*** Opening of DOCUMENT TEXT ***

Aleksandr Goncharenko

Personal information
- Full name: Aleksandr Mikhailovich Goncharenko
- Date of birth: 4 August 1959 (age 66)
- Place of birth: Semipalatinsk, Kazakh SSR
- Height: 1.78 m (5 ft 10 in)
- Position: Defender

Senior career*
- Years: Team / Apps / (Gls)
- 1977–1979: FC Spartak Semipalatinsk
- 1980–1981: FC Kairat / 10 / (1)
- 1981–1986: FC Traktor Pavlodar / 132 / (8)
- 1988–1990: FC Traktor Pavlodar / 101 / (9)
- 1991: FC Shakhter Karagandy / 34 / (5)
- 1992–1993: FC Luch Vladivostok / 55 / (7)
- 1994–1995: FC Ansat Pavlodar / 17 / (1)
- 1997: FC Traktor-2 Pavlodar / 4 / (4)
- 2000: FC Traktor Pavlodar / 2 / (0)

Managerial career
- 2000: FC Traktor Pavlodar
- 2005–2012: FC Irtysh Pavlodar (director)

= Aleksandr Goncharenko =

Kazakhstani footballer and official

Aleksandr Mikhailovich Goncharenko (Александр Михайлович Гончаренко; born 4 August 1959 in Semipalatinsk) is a Kazakhstani football official and former player.

*** Close of DOCUMENT TEXT ***

Return the Aleksandr Goncharenko profile above in full, unchanged.

*** Opening of EXCERPTED DATA ***

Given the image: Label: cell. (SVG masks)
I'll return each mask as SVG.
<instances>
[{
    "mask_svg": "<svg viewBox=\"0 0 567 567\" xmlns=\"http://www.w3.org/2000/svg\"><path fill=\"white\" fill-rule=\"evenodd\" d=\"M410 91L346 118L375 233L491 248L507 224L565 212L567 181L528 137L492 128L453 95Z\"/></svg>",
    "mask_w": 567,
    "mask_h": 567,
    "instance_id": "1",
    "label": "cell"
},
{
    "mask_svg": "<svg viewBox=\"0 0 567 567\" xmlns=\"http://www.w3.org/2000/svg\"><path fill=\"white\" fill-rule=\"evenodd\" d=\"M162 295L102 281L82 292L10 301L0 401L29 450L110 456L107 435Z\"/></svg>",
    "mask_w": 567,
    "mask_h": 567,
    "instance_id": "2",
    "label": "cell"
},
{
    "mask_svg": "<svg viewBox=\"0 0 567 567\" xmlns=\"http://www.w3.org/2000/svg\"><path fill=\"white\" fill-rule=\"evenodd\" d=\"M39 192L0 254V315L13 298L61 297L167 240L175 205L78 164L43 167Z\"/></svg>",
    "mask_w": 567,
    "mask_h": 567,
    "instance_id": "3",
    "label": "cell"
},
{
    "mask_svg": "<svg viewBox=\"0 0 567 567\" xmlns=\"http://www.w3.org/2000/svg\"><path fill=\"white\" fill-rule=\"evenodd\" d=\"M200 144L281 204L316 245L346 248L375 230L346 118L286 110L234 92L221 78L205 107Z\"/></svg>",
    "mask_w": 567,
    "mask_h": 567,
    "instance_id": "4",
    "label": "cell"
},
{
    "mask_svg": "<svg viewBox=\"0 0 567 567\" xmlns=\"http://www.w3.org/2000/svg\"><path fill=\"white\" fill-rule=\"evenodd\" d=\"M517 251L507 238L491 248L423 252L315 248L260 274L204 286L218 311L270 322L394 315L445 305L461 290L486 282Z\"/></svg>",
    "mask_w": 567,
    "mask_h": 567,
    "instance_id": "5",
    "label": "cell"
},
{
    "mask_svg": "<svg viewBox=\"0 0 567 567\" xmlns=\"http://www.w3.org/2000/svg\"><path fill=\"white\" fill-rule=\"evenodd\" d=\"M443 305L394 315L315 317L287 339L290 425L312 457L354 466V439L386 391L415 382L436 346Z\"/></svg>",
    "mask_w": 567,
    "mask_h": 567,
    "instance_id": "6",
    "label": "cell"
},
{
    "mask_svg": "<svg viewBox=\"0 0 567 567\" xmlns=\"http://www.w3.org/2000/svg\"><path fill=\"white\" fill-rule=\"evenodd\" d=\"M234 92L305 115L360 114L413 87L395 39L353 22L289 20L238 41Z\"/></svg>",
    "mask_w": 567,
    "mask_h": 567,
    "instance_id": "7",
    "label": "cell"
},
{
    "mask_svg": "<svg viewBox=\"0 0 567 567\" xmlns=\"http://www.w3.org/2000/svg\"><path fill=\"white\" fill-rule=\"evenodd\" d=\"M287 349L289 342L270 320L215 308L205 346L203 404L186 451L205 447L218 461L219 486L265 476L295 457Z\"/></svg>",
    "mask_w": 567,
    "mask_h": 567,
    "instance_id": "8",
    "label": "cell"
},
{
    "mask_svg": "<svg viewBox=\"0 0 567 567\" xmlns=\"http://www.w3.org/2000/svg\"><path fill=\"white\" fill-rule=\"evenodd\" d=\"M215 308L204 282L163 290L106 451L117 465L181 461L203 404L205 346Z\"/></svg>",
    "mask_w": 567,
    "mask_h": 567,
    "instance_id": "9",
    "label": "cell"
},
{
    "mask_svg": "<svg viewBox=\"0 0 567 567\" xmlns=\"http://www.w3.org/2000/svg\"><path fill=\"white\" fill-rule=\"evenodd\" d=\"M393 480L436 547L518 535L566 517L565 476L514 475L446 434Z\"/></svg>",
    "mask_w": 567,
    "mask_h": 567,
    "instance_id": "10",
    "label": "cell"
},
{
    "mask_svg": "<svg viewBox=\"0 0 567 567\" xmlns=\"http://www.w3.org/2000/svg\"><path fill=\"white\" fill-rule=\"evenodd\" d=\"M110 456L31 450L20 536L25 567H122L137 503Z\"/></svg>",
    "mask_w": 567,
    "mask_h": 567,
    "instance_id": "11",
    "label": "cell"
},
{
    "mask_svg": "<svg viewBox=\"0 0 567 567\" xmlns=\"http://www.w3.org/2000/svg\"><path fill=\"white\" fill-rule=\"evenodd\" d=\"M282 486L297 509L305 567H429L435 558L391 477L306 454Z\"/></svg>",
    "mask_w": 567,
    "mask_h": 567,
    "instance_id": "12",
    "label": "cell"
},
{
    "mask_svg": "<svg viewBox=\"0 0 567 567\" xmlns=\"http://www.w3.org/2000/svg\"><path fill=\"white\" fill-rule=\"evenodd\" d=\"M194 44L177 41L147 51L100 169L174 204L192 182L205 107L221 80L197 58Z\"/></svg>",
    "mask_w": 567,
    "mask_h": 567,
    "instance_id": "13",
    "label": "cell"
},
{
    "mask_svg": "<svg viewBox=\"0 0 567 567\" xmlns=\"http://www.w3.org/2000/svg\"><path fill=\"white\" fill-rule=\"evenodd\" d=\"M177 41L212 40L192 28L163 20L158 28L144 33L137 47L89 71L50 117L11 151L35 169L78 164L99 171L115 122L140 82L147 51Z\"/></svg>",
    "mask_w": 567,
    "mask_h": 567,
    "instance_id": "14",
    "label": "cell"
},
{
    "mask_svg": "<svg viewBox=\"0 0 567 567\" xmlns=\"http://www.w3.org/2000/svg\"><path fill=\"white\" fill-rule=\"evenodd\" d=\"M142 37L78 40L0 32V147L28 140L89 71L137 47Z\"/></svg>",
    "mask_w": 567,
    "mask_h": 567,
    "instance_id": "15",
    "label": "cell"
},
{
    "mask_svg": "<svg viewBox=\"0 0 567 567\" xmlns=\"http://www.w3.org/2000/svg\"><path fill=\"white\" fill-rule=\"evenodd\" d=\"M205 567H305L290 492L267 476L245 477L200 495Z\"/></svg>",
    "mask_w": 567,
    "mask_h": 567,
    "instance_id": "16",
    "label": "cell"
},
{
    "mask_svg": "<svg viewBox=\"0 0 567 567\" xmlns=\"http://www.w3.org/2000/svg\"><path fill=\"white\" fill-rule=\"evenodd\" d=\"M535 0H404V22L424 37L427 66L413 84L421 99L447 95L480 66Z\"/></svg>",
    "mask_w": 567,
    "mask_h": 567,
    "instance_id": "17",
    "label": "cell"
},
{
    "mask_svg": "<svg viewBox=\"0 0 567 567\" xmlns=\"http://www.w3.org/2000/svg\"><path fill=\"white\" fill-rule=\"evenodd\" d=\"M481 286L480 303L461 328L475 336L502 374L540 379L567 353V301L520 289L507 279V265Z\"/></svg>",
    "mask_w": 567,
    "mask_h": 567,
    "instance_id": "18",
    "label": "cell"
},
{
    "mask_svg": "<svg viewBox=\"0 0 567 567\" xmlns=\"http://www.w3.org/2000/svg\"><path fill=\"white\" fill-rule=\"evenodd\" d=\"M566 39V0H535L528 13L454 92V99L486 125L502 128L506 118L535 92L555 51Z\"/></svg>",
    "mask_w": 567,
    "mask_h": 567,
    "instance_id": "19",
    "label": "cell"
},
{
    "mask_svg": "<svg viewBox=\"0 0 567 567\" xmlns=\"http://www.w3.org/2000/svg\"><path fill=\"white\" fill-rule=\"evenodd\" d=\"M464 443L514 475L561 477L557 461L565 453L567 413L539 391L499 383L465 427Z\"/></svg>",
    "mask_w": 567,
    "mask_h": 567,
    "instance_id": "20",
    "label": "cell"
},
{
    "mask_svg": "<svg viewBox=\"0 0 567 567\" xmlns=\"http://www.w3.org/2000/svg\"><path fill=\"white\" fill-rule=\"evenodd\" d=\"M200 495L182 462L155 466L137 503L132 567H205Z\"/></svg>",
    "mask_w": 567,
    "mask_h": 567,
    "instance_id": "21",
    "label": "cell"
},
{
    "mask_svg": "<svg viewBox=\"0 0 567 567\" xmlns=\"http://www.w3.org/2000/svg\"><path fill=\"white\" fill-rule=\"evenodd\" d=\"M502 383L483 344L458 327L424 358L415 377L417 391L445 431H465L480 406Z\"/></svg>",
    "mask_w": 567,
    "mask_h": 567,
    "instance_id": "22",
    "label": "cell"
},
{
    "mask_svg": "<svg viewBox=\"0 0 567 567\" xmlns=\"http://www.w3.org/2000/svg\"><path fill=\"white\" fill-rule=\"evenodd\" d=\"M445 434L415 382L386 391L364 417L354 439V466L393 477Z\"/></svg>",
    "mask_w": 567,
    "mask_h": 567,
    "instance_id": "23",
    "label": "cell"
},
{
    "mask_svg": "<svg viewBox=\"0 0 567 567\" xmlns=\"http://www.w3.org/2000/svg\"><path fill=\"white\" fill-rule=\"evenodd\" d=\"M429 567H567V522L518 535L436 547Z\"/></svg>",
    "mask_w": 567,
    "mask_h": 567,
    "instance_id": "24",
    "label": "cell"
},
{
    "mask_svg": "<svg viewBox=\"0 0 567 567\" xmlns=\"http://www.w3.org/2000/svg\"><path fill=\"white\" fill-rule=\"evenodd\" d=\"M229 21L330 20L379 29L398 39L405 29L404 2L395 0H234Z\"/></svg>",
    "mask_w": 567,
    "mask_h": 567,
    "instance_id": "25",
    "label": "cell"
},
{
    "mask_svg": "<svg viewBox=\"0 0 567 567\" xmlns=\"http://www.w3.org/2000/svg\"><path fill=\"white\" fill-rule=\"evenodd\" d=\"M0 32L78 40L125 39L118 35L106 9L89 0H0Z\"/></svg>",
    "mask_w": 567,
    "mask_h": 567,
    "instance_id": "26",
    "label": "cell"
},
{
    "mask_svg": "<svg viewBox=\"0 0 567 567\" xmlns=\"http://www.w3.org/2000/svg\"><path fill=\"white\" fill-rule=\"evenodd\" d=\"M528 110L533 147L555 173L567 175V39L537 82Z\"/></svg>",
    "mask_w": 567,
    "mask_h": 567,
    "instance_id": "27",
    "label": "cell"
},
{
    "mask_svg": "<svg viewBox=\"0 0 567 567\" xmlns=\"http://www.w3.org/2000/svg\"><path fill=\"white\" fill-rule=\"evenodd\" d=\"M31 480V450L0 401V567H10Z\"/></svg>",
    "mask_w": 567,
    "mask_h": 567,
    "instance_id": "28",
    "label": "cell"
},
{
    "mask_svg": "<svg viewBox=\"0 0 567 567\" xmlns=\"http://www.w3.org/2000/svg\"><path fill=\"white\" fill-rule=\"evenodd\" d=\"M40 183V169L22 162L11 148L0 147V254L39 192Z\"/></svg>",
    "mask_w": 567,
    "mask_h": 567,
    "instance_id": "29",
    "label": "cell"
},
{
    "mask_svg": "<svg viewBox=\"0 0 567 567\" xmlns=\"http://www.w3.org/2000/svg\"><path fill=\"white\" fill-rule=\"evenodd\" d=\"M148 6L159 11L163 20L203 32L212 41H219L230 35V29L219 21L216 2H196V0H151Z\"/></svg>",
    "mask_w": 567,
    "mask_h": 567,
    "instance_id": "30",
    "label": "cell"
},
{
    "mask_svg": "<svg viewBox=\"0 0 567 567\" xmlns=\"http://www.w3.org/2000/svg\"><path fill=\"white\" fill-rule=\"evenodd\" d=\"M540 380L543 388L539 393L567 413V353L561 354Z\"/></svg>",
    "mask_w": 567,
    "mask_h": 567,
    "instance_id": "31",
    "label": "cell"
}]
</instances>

*** Close of EXCERPTED DATA ***

- **WRITTEN SOLUTION**:
Aleksandr Goncharenko

Personal information
- Full name: Aleksandr Mikhailovich Goncharenko
- Date of birth: 4 August 1959 (age 66)
- Place of birth: Semipalatinsk, Kazakh SSR
- Height: 1.78 m (5 ft 10 in)
- Position: Defender

Senior career*
- Years: Team / Apps / (Gls)
- 1977–1979: FC Spartak Semipalatinsk
- 1980–1981: FC Kairat / 10 / (1)
- 1981–1986: FC Traktor Pavlodar / 132 / (8)
- 1988–1990: FC Traktor Pavlodar / 101 / (9)
- 1991: FC Shakhter Karagandy / 34 / (5)
- 1992–1993: FC Luch Vladivostok / 55 / (7)
- 1994–1995: FC Ansat Pavlodar / 17 / (1)
- 1997: FC Traktor-2 Pavlodar / 4 / (4)
- 2000: FC Traktor Pavlodar / 2 / (0)

Managerial career
- 2000: FC Traktor Pavlodar
- 2005–2012: FC Irtysh Pavlodar (director)

= Aleksandr Goncharenko =

Kazakhstani footballer and official

Aleksandr Mikhailovich Goncharenko (Александр Михайлович Гончаренко; born 4 August 1959 in Semipalatinsk) is a Kazakhstani football official and former player.